— start of Passage shown —

Обсуждение: Report replica identity in pg_publication_tables

Поиск
Список
Период
Сортировка

Report replica identity in pg_publication_tables

От
Ashutosh Bapat
Дата:
Hi All,

The commit message in the patch says it all, but let me repeat it here.

When debugging issues with logical replication, replica identity
property of tables in publication is often useful, for example, to
determine the amount of data logged for an UPDATE or DELETE on a given
table.

Given a set of publications that a WAL sender is using,
pg_publication_tables can be used to get the list of tables whose
changes will be replicated including the columns of those tables and
row
filters. But the replica identity of those tables needs to be
separately found out by querying pg_class or joining pg_class with
pg_publication_tables on schemaname and relname. Adding the replica
identity column to pg_publication_tables avoids this extra step.

The replica identity of a given table is not a property of
publication, per say, so it's arguable whether it should be included
in pg_publication_tables or not. But the output seems to be useful.
E.g. from the tests

SELECT * FROM pg_publication_tables WHERE pubname = 'testpub6';
 pubname  | schemaname |      tablename      | attnames | rowfilter |
replica_identity
----------+------------+---------------------+----------+-----------+------------------
 testpub6 | public     | rf_tbl_abcd_part_pk | {a,b}    | (b > 99)  | default
(1 row)

This line gives all the information related to logical replication of
table rf_tbl_abcd_part_pk together.

-- 
Best Wishes,
Ashutosh Bapat



Re: Report replica identity in pg_publication_tables

От
Amit Kapila
Дата:
On Mon, Jun 30, 2025 at 3:44 PM Ashutosh Bapat
<ashutosh.bapat.oss@gmail.com> wrote:
>
> Hi All,
>
> The commit message in the patch says it all, but let me repeat it here.
>

You forgot to attach the patch.

> When debugging issues with logical replication, replica identity
> property of tables in publication is often useful, for example, to
> determine the amount of data logged for an UPDATE or DELETE on a given
> table.
>

I think it can help to determine what is logged for the DELETE or
UPDATE operation, but not the exact amount of data. Can you please
explain with an example how such information can help with debugging?

> Given a set of publications that a WAL sender is using,
> pg_publication_tables can be used to get the list of tables whose
> changes will be replicated including the columns of those tables and
> row
> filters. But the replica identity of those tables needs to be
> separately found out by querying pg_class or joining pg_class with
> pg_publication_tables on schemaname and relname. Adding the replica
> identity column to pg_publication_tables avoids this extra step.
>
> The replica identity of a given table is not a property of
> publication, per say, so it's arguable whether it should be included
> in pg_publication_tables or not.
>

Right, discussing the use case a bit more might help us to find if
this is the right place to add 'replica identity' information.

--
With Regards,
Amit Kapila.



Re: Report replica identity in pg_publication_tables

От
Melih Mutlu
Дата:
Hi Ashutosh,

Thanks for the patch.

— end of Passage shown —

* Short exercise *
Answer these questions from the thread on replica identity in pg_publication_tables:
1. Which catalog must currently be queried or joined to find the replica identity of published tables?
2. What does Amit Kapila say was forgotten in the first message?
3. What replica_identity value appears for rf_tbl_abcd_part_pk in the test output?
The records have no connection to the thread on replica identity in pg_publication_tables.

— start of Listed records —

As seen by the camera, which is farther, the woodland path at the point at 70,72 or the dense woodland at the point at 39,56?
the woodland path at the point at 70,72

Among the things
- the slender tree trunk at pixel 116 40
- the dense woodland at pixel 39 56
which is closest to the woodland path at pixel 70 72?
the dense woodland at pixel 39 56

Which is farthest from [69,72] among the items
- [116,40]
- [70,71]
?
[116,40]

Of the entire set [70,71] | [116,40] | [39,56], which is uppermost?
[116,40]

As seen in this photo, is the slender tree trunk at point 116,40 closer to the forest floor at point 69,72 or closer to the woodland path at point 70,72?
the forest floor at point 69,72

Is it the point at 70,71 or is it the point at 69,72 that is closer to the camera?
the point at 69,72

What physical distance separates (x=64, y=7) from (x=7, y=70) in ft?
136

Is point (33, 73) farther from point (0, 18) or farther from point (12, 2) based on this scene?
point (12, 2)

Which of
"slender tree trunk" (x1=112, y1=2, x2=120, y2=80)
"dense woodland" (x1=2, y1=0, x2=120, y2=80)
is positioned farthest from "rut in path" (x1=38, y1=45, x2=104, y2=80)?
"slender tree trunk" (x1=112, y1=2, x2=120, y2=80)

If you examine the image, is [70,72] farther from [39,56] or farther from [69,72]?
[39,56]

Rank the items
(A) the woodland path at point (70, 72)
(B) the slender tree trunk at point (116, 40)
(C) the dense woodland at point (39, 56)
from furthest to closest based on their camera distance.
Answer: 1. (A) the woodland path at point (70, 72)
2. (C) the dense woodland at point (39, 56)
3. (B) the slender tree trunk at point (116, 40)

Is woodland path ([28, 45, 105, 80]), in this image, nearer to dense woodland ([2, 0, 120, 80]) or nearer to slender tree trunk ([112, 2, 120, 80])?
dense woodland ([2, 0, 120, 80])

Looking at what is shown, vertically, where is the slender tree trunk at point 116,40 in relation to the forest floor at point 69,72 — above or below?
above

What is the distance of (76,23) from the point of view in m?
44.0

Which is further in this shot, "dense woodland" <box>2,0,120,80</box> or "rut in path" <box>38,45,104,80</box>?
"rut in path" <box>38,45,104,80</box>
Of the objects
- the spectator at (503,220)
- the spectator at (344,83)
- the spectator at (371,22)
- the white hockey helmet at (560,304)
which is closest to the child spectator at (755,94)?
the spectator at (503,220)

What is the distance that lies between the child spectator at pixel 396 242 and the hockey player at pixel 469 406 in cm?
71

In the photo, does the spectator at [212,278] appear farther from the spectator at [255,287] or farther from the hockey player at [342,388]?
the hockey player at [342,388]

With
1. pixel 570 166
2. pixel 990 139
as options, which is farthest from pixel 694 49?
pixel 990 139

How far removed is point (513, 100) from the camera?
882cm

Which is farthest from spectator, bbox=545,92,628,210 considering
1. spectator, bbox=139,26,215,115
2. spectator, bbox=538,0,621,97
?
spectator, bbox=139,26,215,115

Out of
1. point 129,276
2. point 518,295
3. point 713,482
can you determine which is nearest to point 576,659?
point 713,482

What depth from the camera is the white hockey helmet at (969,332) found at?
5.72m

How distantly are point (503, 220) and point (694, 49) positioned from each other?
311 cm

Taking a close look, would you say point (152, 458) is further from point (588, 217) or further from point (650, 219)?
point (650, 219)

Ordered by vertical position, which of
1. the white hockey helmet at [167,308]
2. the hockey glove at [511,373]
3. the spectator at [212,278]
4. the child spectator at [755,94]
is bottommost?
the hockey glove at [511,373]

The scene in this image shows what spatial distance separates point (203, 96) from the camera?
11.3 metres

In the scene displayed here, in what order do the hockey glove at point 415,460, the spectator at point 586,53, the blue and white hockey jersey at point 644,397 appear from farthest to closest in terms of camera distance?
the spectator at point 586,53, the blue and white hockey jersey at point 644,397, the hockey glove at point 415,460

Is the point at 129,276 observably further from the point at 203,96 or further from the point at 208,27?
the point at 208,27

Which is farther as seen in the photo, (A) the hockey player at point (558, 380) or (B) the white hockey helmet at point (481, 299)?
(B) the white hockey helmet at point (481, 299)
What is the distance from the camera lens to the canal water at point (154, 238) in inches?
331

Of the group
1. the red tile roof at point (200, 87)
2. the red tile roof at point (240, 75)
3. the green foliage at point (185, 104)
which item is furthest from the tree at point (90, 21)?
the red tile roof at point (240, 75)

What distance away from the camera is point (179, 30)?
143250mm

— end of Listed records —

* Exercise result *
1. pg_class
2. Attaching the patch
3. default